#### TEXT BLOCK ####

In another instance, we believe that one expenditure we reviewed constituted a gift of public funds. In February 2025, the District Attorney’s Office used $3,600 of asset forfeiture funding to pay for room space and dinner service for an end-of-year staff gathering—which the office described as a continuing legal education and team building business meeting—at a steakhouse. The office paid based on the number of individuals in attendance, and its records indicate, and the District Attorney’s Office acknowledges, that attendees included both its office’s staff and their guests. The District Attorney’s Office shared its perspective with us that including spouses and significant others at this event fosters a more inclusive and positive work environment. It also stated that the CEO preapproved this expenditure, although we saw no independent evidence of that approval.
Determinations about whether an entity’s expenditures serve public purposes must be made by a governing legislative body. None of the records we reviewed showed that the State’s Legislature or the county board approved of the expenditure of public funds for the end-of-year gathering. Because of this, we believe that it constitutes a gift of public funds. Such gifts are violations of the California Constitution’s prohibition of gifts of public funds. This use of asset forfeiture funds is another example of why Mendocino must take steps to better control and oversee this funding.

####

| WORK INSTRUCTIONS |
- a) Answer these questions from the passage on the District Attorney's Office steakhouse gathering, one line each:
(i) How much asset forfeiture funding did the office spend, and what did it pay for?
(ii) Who must decide whether an entity's expenditures serve public purposes?
(iii) Whose prohibition do gifts of public funds violate?
- b) Carry on the passage about the District Attorney's Office steakhouse gathering, beginning after its final sentence.

#### ENTRIES SUPPLIED ####

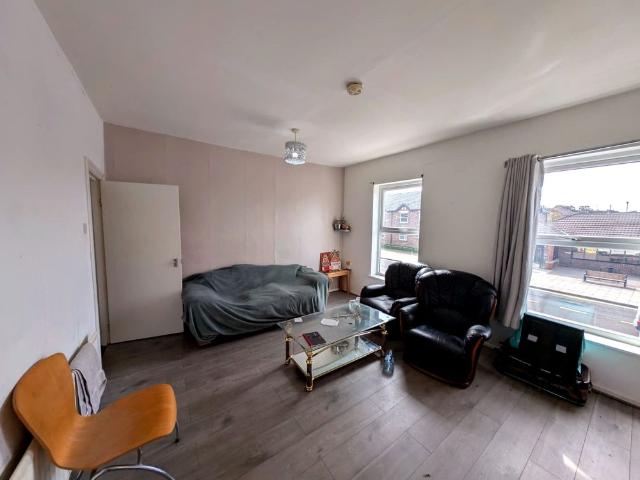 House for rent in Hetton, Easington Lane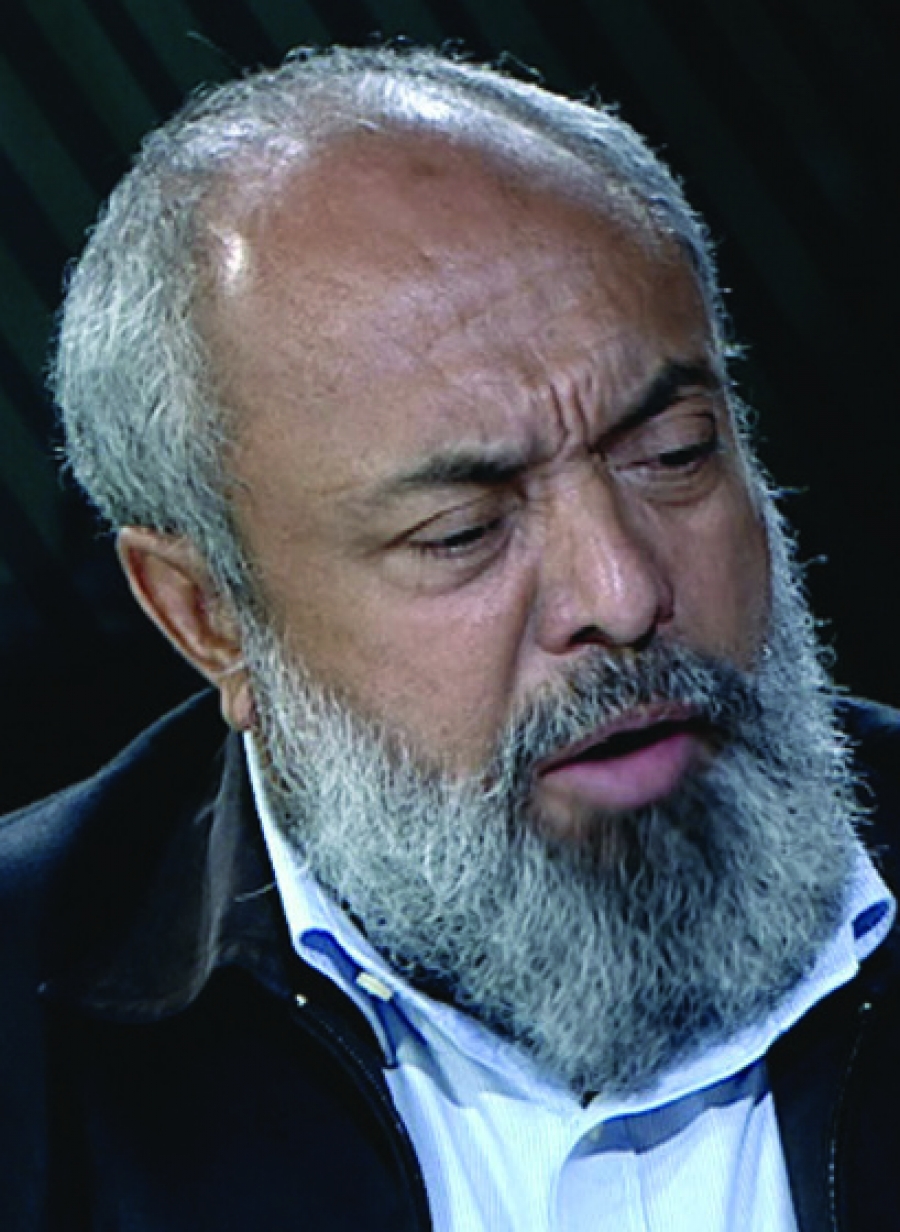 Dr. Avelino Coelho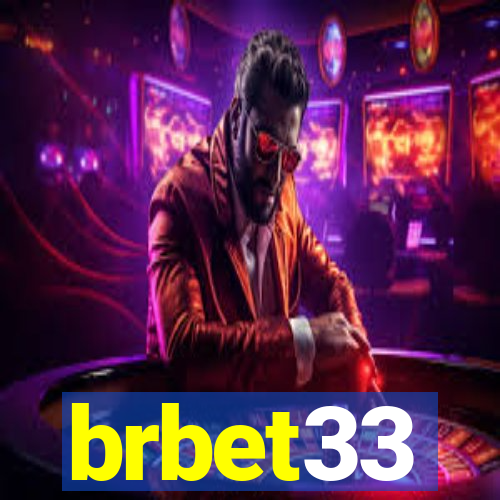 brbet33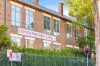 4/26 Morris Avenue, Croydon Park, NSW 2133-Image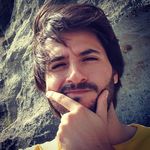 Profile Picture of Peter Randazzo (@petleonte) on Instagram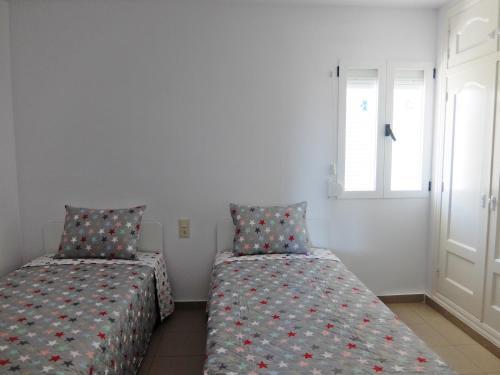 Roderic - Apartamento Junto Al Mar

####

| ANSWERS TO THIS EXERCISE |
- a)
(i) $3,600, for room space and dinner service at a steakhouse
(ii) A governing legislative body
(iii) The California Constitution's

- b)
As we previously describe, Mendocino has not adopted a county policy regarding the use of asset forfeiture funds; instead, it has deferred to the judgment and standards of the district attorney and the sheriff. An administrative services manager at the Sheriff’s Office said that state law offers little guidance as to how asset forfeiture funds may be used, so the sheriff relies on guidelines published by the U.S. Department of Justice (USDOJ) to guide its spending. These standards provide examples of permissible and impermissible uses of asset forfeiture funds, some of which the text box shows.
Examples From USDOJ Guidance on the Use of Asset Forfeiture Funding
Allowable Uses
- Law enforcement related training and education, equipment, and awards or memorials
Improper Spending
- Food and beverages
- Political or personal use
- Donations to community-based organizations
Source: USDOJ’s March 2024 Guide to Equitable Sharing for State, Local, and Tribal Law Enforcement Agencies.
The Sheriff’s Office noted that before an update in March 2024, the USDOJ guidelines it follows allowed for asset forfeiture funds to be used to make donations. The administrative services manager stated that the Sheriff’s Office is no longer making donations because of the change to these guidelines. However, we note that the Sheriff’s Office made one of our selected donations in November 2024.
The district attorney stated that he relies on guidance from a variety of sources, such as the California District Attorneys Association and legal analysis prepared by staff in the District Attorney’s Office. The district attorney also shared his belief that the Substances Act grants him or his designee broad discretion to determine what expenditures are law enforcement-related or otherwise appropriate.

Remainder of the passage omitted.